[begin Records shown]

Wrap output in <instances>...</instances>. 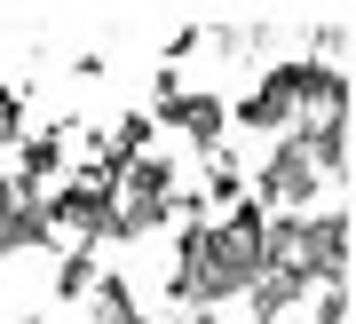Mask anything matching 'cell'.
I'll return each mask as SVG.
<instances>
[{
    "mask_svg": "<svg viewBox=\"0 0 356 324\" xmlns=\"http://www.w3.org/2000/svg\"><path fill=\"white\" fill-rule=\"evenodd\" d=\"M8 198H16V175H0V206H8Z\"/></svg>",
    "mask_w": 356,
    "mask_h": 324,
    "instance_id": "11",
    "label": "cell"
},
{
    "mask_svg": "<svg viewBox=\"0 0 356 324\" xmlns=\"http://www.w3.org/2000/svg\"><path fill=\"white\" fill-rule=\"evenodd\" d=\"M24 88H0V150H16V143H24Z\"/></svg>",
    "mask_w": 356,
    "mask_h": 324,
    "instance_id": "7",
    "label": "cell"
},
{
    "mask_svg": "<svg viewBox=\"0 0 356 324\" xmlns=\"http://www.w3.org/2000/svg\"><path fill=\"white\" fill-rule=\"evenodd\" d=\"M191 190H198V206H206V213H214V206L229 213V206H238V198H245V166H238V159H229V143L214 150V159H206V175H198Z\"/></svg>",
    "mask_w": 356,
    "mask_h": 324,
    "instance_id": "5",
    "label": "cell"
},
{
    "mask_svg": "<svg viewBox=\"0 0 356 324\" xmlns=\"http://www.w3.org/2000/svg\"><path fill=\"white\" fill-rule=\"evenodd\" d=\"M151 127H159V135H182L191 150H206V159H214L222 135H229V103L206 95V88H182V95H166L159 111H151Z\"/></svg>",
    "mask_w": 356,
    "mask_h": 324,
    "instance_id": "2",
    "label": "cell"
},
{
    "mask_svg": "<svg viewBox=\"0 0 356 324\" xmlns=\"http://www.w3.org/2000/svg\"><path fill=\"white\" fill-rule=\"evenodd\" d=\"M293 119H301V56L269 63V72L229 103V127H245V135H293Z\"/></svg>",
    "mask_w": 356,
    "mask_h": 324,
    "instance_id": "1",
    "label": "cell"
},
{
    "mask_svg": "<svg viewBox=\"0 0 356 324\" xmlns=\"http://www.w3.org/2000/svg\"><path fill=\"white\" fill-rule=\"evenodd\" d=\"M88 324H151L143 300H135V285H127V269H103L88 285Z\"/></svg>",
    "mask_w": 356,
    "mask_h": 324,
    "instance_id": "4",
    "label": "cell"
},
{
    "mask_svg": "<svg viewBox=\"0 0 356 324\" xmlns=\"http://www.w3.org/2000/svg\"><path fill=\"white\" fill-rule=\"evenodd\" d=\"M309 300H317V316H309V324H348V285H317Z\"/></svg>",
    "mask_w": 356,
    "mask_h": 324,
    "instance_id": "8",
    "label": "cell"
},
{
    "mask_svg": "<svg viewBox=\"0 0 356 324\" xmlns=\"http://www.w3.org/2000/svg\"><path fill=\"white\" fill-rule=\"evenodd\" d=\"M103 72H111V56H95V48H88V56H72V79H103Z\"/></svg>",
    "mask_w": 356,
    "mask_h": 324,
    "instance_id": "9",
    "label": "cell"
},
{
    "mask_svg": "<svg viewBox=\"0 0 356 324\" xmlns=\"http://www.w3.org/2000/svg\"><path fill=\"white\" fill-rule=\"evenodd\" d=\"M182 324H222V309H182Z\"/></svg>",
    "mask_w": 356,
    "mask_h": 324,
    "instance_id": "10",
    "label": "cell"
},
{
    "mask_svg": "<svg viewBox=\"0 0 356 324\" xmlns=\"http://www.w3.org/2000/svg\"><path fill=\"white\" fill-rule=\"evenodd\" d=\"M95 253H103V245H64V261H56V300H88V285L103 277Z\"/></svg>",
    "mask_w": 356,
    "mask_h": 324,
    "instance_id": "6",
    "label": "cell"
},
{
    "mask_svg": "<svg viewBox=\"0 0 356 324\" xmlns=\"http://www.w3.org/2000/svg\"><path fill=\"white\" fill-rule=\"evenodd\" d=\"M56 175H64V119L16 143V182H24V190H48Z\"/></svg>",
    "mask_w": 356,
    "mask_h": 324,
    "instance_id": "3",
    "label": "cell"
}]
</instances>
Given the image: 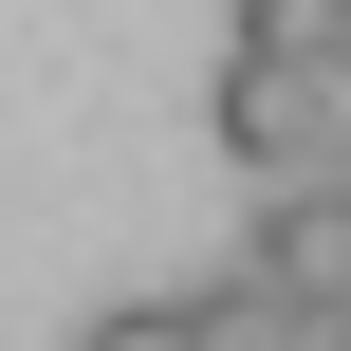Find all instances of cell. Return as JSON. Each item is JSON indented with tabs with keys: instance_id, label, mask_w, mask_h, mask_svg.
I'll list each match as a JSON object with an SVG mask.
<instances>
[{
	"instance_id": "cell-1",
	"label": "cell",
	"mask_w": 351,
	"mask_h": 351,
	"mask_svg": "<svg viewBox=\"0 0 351 351\" xmlns=\"http://www.w3.org/2000/svg\"><path fill=\"white\" fill-rule=\"evenodd\" d=\"M241 278H278V296H351V167H259Z\"/></svg>"
},
{
	"instance_id": "cell-2",
	"label": "cell",
	"mask_w": 351,
	"mask_h": 351,
	"mask_svg": "<svg viewBox=\"0 0 351 351\" xmlns=\"http://www.w3.org/2000/svg\"><path fill=\"white\" fill-rule=\"evenodd\" d=\"M74 351H204V315H185V296H111Z\"/></svg>"
},
{
	"instance_id": "cell-3",
	"label": "cell",
	"mask_w": 351,
	"mask_h": 351,
	"mask_svg": "<svg viewBox=\"0 0 351 351\" xmlns=\"http://www.w3.org/2000/svg\"><path fill=\"white\" fill-rule=\"evenodd\" d=\"M333 19H351V0H241V37H259V56H333Z\"/></svg>"
},
{
	"instance_id": "cell-4",
	"label": "cell",
	"mask_w": 351,
	"mask_h": 351,
	"mask_svg": "<svg viewBox=\"0 0 351 351\" xmlns=\"http://www.w3.org/2000/svg\"><path fill=\"white\" fill-rule=\"evenodd\" d=\"M259 351H351V296H278V333Z\"/></svg>"
},
{
	"instance_id": "cell-5",
	"label": "cell",
	"mask_w": 351,
	"mask_h": 351,
	"mask_svg": "<svg viewBox=\"0 0 351 351\" xmlns=\"http://www.w3.org/2000/svg\"><path fill=\"white\" fill-rule=\"evenodd\" d=\"M333 56H351V19H333Z\"/></svg>"
}]
</instances>
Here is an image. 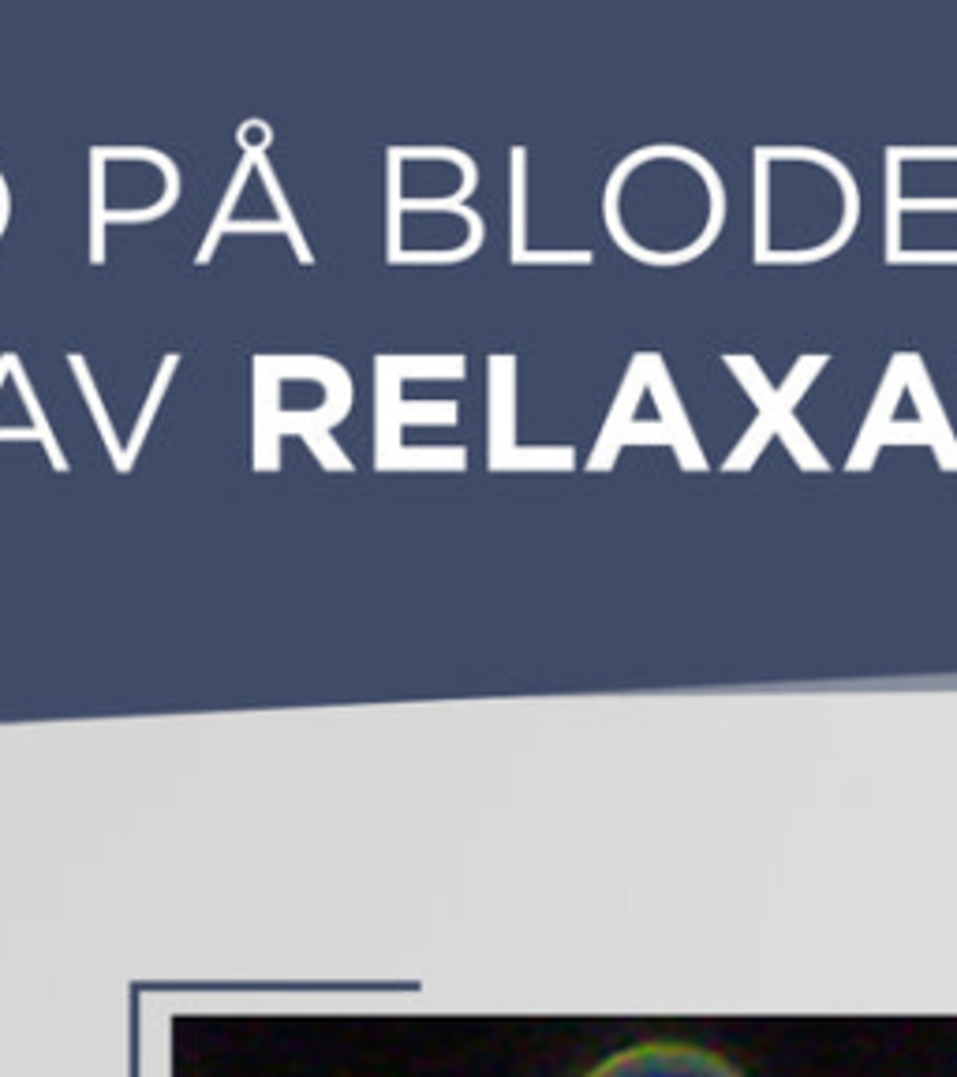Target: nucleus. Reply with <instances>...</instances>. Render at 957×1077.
Wrapping results in <instances>:
<instances>
[{"instance_id": "1", "label": "nucleus", "mask_w": 957, "mask_h": 1077, "mask_svg": "<svg viewBox=\"0 0 957 1077\" xmlns=\"http://www.w3.org/2000/svg\"><path fill=\"white\" fill-rule=\"evenodd\" d=\"M587 1077H740L722 1055L688 1044H640L598 1063Z\"/></svg>"}]
</instances>
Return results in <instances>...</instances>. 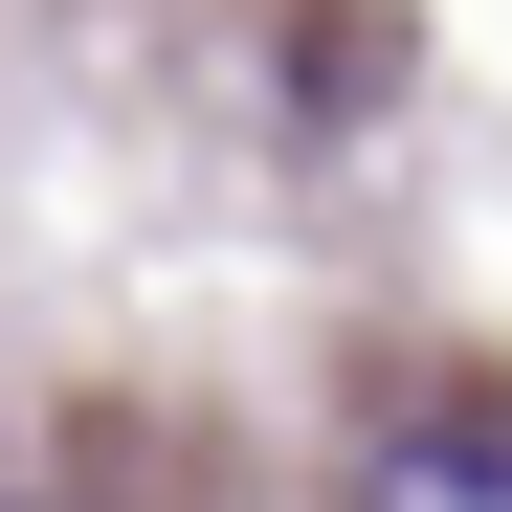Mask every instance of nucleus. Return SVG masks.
I'll use <instances>...</instances> for the list:
<instances>
[{
    "label": "nucleus",
    "instance_id": "obj_1",
    "mask_svg": "<svg viewBox=\"0 0 512 512\" xmlns=\"http://www.w3.org/2000/svg\"><path fill=\"white\" fill-rule=\"evenodd\" d=\"M357 512H512V423H401L357 468Z\"/></svg>",
    "mask_w": 512,
    "mask_h": 512
},
{
    "label": "nucleus",
    "instance_id": "obj_2",
    "mask_svg": "<svg viewBox=\"0 0 512 512\" xmlns=\"http://www.w3.org/2000/svg\"><path fill=\"white\" fill-rule=\"evenodd\" d=\"M0 512H23V490H0Z\"/></svg>",
    "mask_w": 512,
    "mask_h": 512
}]
</instances>
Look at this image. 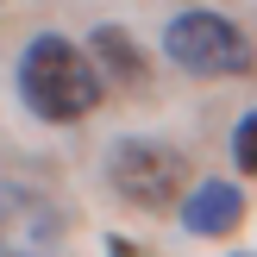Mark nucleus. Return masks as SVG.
<instances>
[{"label":"nucleus","instance_id":"obj_3","mask_svg":"<svg viewBox=\"0 0 257 257\" xmlns=\"http://www.w3.org/2000/svg\"><path fill=\"white\" fill-rule=\"evenodd\" d=\"M107 182L119 188L132 207L157 213V207H170V201H182L188 163H182V151H170L163 138H119V145L107 151Z\"/></svg>","mask_w":257,"mask_h":257},{"label":"nucleus","instance_id":"obj_6","mask_svg":"<svg viewBox=\"0 0 257 257\" xmlns=\"http://www.w3.org/2000/svg\"><path fill=\"white\" fill-rule=\"evenodd\" d=\"M88 57H94L100 82H119V88H138V82H145V57H138V44L119 32V25H100L94 44H88Z\"/></svg>","mask_w":257,"mask_h":257},{"label":"nucleus","instance_id":"obj_8","mask_svg":"<svg viewBox=\"0 0 257 257\" xmlns=\"http://www.w3.org/2000/svg\"><path fill=\"white\" fill-rule=\"evenodd\" d=\"M107 257H138V245H125V238H107Z\"/></svg>","mask_w":257,"mask_h":257},{"label":"nucleus","instance_id":"obj_1","mask_svg":"<svg viewBox=\"0 0 257 257\" xmlns=\"http://www.w3.org/2000/svg\"><path fill=\"white\" fill-rule=\"evenodd\" d=\"M100 94H107V82H100L94 57H88L82 44L44 32V38H32V44L19 50V100L38 119H50V125L88 119V113L100 107Z\"/></svg>","mask_w":257,"mask_h":257},{"label":"nucleus","instance_id":"obj_2","mask_svg":"<svg viewBox=\"0 0 257 257\" xmlns=\"http://www.w3.org/2000/svg\"><path fill=\"white\" fill-rule=\"evenodd\" d=\"M163 50L188 75H251V63H257L251 38L220 13H176L170 32H163Z\"/></svg>","mask_w":257,"mask_h":257},{"label":"nucleus","instance_id":"obj_5","mask_svg":"<svg viewBox=\"0 0 257 257\" xmlns=\"http://www.w3.org/2000/svg\"><path fill=\"white\" fill-rule=\"evenodd\" d=\"M182 207V226L195 238H226L238 232V220H245V188L238 182H201L188 201H176Z\"/></svg>","mask_w":257,"mask_h":257},{"label":"nucleus","instance_id":"obj_4","mask_svg":"<svg viewBox=\"0 0 257 257\" xmlns=\"http://www.w3.org/2000/svg\"><path fill=\"white\" fill-rule=\"evenodd\" d=\"M63 232V207L44 188L0 182V257H57Z\"/></svg>","mask_w":257,"mask_h":257},{"label":"nucleus","instance_id":"obj_7","mask_svg":"<svg viewBox=\"0 0 257 257\" xmlns=\"http://www.w3.org/2000/svg\"><path fill=\"white\" fill-rule=\"evenodd\" d=\"M232 157H238V170L257 176V113H245L238 119V132H232Z\"/></svg>","mask_w":257,"mask_h":257}]
</instances>
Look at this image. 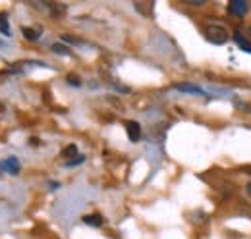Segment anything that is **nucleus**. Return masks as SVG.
Instances as JSON below:
<instances>
[{"mask_svg": "<svg viewBox=\"0 0 251 239\" xmlns=\"http://www.w3.org/2000/svg\"><path fill=\"white\" fill-rule=\"evenodd\" d=\"M205 37L213 43V45H224L228 41V31L224 27H219V25H209L205 29Z\"/></svg>", "mask_w": 251, "mask_h": 239, "instance_id": "nucleus-1", "label": "nucleus"}, {"mask_svg": "<svg viewBox=\"0 0 251 239\" xmlns=\"http://www.w3.org/2000/svg\"><path fill=\"white\" fill-rule=\"evenodd\" d=\"M226 10L234 18H244L250 12V2L248 0H232V2H228V8Z\"/></svg>", "mask_w": 251, "mask_h": 239, "instance_id": "nucleus-2", "label": "nucleus"}, {"mask_svg": "<svg viewBox=\"0 0 251 239\" xmlns=\"http://www.w3.org/2000/svg\"><path fill=\"white\" fill-rule=\"evenodd\" d=\"M20 170H22V164H20V160L16 156H8L6 160L0 162V172H6L10 176H18Z\"/></svg>", "mask_w": 251, "mask_h": 239, "instance_id": "nucleus-3", "label": "nucleus"}, {"mask_svg": "<svg viewBox=\"0 0 251 239\" xmlns=\"http://www.w3.org/2000/svg\"><path fill=\"white\" fill-rule=\"evenodd\" d=\"M126 131L131 143H137L141 139V125L137 121H126Z\"/></svg>", "mask_w": 251, "mask_h": 239, "instance_id": "nucleus-4", "label": "nucleus"}, {"mask_svg": "<svg viewBox=\"0 0 251 239\" xmlns=\"http://www.w3.org/2000/svg\"><path fill=\"white\" fill-rule=\"evenodd\" d=\"M174 89L182 91V93H186V95H201V96L205 95V91L201 89V87H197V85H193V83H176Z\"/></svg>", "mask_w": 251, "mask_h": 239, "instance_id": "nucleus-5", "label": "nucleus"}, {"mask_svg": "<svg viewBox=\"0 0 251 239\" xmlns=\"http://www.w3.org/2000/svg\"><path fill=\"white\" fill-rule=\"evenodd\" d=\"M232 39L236 41V45L240 47V50H244V52H250L251 54V43L242 35V31L240 29H236L234 31V35H232Z\"/></svg>", "mask_w": 251, "mask_h": 239, "instance_id": "nucleus-6", "label": "nucleus"}, {"mask_svg": "<svg viewBox=\"0 0 251 239\" xmlns=\"http://www.w3.org/2000/svg\"><path fill=\"white\" fill-rule=\"evenodd\" d=\"M83 222H85V224H89V226L99 228V226H102L104 218H102L100 214H87V216H83Z\"/></svg>", "mask_w": 251, "mask_h": 239, "instance_id": "nucleus-7", "label": "nucleus"}, {"mask_svg": "<svg viewBox=\"0 0 251 239\" xmlns=\"http://www.w3.org/2000/svg\"><path fill=\"white\" fill-rule=\"evenodd\" d=\"M22 33H24V37H25L27 41H37V39L43 35V31L33 29V27H22Z\"/></svg>", "mask_w": 251, "mask_h": 239, "instance_id": "nucleus-8", "label": "nucleus"}, {"mask_svg": "<svg viewBox=\"0 0 251 239\" xmlns=\"http://www.w3.org/2000/svg\"><path fill=\"white\" fill-rule=\"evenodd\" d=\"M50 50H52L54 54H60V56H70V54H72V50H70L66 45H62V43H54V45H50Z\"/></svg>", "mask_w": 251, "mask_h": 239, "instance_id": "nucleus-9", "label": "nucleus"}, {"mask_svg": "<svg viewBox=\"0 0 251 239\" xmlns=\"http://www.w3.org/2000/svg\"><path fill=\"white\" fill-rule=\"evenodd\" d=\"M75 154H77V147H75V145H68V147L62 150L64 158H74Z\"/></svg>", "mask_w": 251, "mask_h": 239, "instance_id": "nucleus-10", "label": "nucleus"}, {"mask_svg": "<svg viewBox=\"0 0 251 239\" xmlns=\"http://www.w3.org/2000/svg\"><path fill=\"white\" fill-rule=\"evenodd\" d=\"M70 85H74V87H79L81 85V81L77 79V75H68V79H66Z\"/></svg>", "mask_w": 251, "mask_h": 239, "instance_id": "nucleus-11", "label": "nucleus"}, {"mask_svg": "<svg viewBox=\"0 0 251 239\" xmlns=\"http://www.w3.org/2000/svg\"><path fill=\"white\" fill-rule=\"evenodd\" d=\"M85 160V156L83 154H79L77 158H72V160H68V166H77V164H81Z\"/></svg>", "mask_w": 251, "mask_h": 239, "instance_id": "nucleus-12", "label": "nucleus"}, {"mask_svg": "<svg viewBox=\"0 0 251 239\" xmlns=\"http://www.w3.org/2000/svg\"><path fill=\"white\" fill-rule=\"evenodd\" d=\"M184 4H191V6H203L205 0H182Z\"/></svg>", "mask_w": 251, "mask_h": 239, "instance_id": "nucleus-13", "label": "nucleus"}, {"mask_svg": "<svg viewBox=\"0 0 251 239\" xmlns=\"http://www.w3.org/2000/svg\"><path fill=\"white\" fill-rule=\"evenodd\" d=\"M58 187H60V183H56V181L50 183V189H58Z\"/></svg>", "mask_w": 251, "mask_h": 239, "instance_id": "nucleus-14", "label": "nucleus"}, {"mask_svg": "<svg viewBox=\"0 0 251 239\" xmlns=\"http://www.w3.org/2000/svg\"><path fill=\"white\" fill-rule=\"evenodd\" d=\"M4 112H6V106H4L2 102H0V114H4Z\"/></svg>", "mask_w": 251, "mask_h": 239, "instance_id": "nucleus-15", "label": "nucleus"}, {"mask_svg": "<svg viewBox=\"0 0 251 239\" xmlns=\"http://www.w3.org/2000/svg\"><path fill=\"white\" fill-rule=\"evenodd\" d=\"M246 191H248V195H250V197H251V181H250V183H248V187H246Z\"/></svg>", "mask_w": 251, "mask_h": 239, "instance_id": "nucleus-16", "label": "nucleus"}, {"mask_svg": "<svg viewBox=\"0 0 251 239\" xmlns=\"http://www.w3.org/2000/svg\"><path fill=\"white\" fill-rule=\"evenodd\" d=\"M246 172H248V174H251V166H250V168H246Z\"/></svg>", "mask_w": 251, "mask_h": 239, "instance_id": "nucleus-17", "label": "nucleus"}, {"mask_svg": "<svg viewBox=\"0 0 251 239\" xmlns=\"http://www.w3.org/2000/svg\"><path fill=\"white\" fill-rule=\"evenodd\" d=\"M248 33H250V37H251V25H250V29H248Z\"/></svg>", "mask_w": 251, "mask_h": 239, "instance_id": "nucleus-18", "label": "nucleus"}]
</instances>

[end Records shown]

The problem: Count the lines of the material above that contain the string "list", with case counting. Give only the number.

Full solution: 2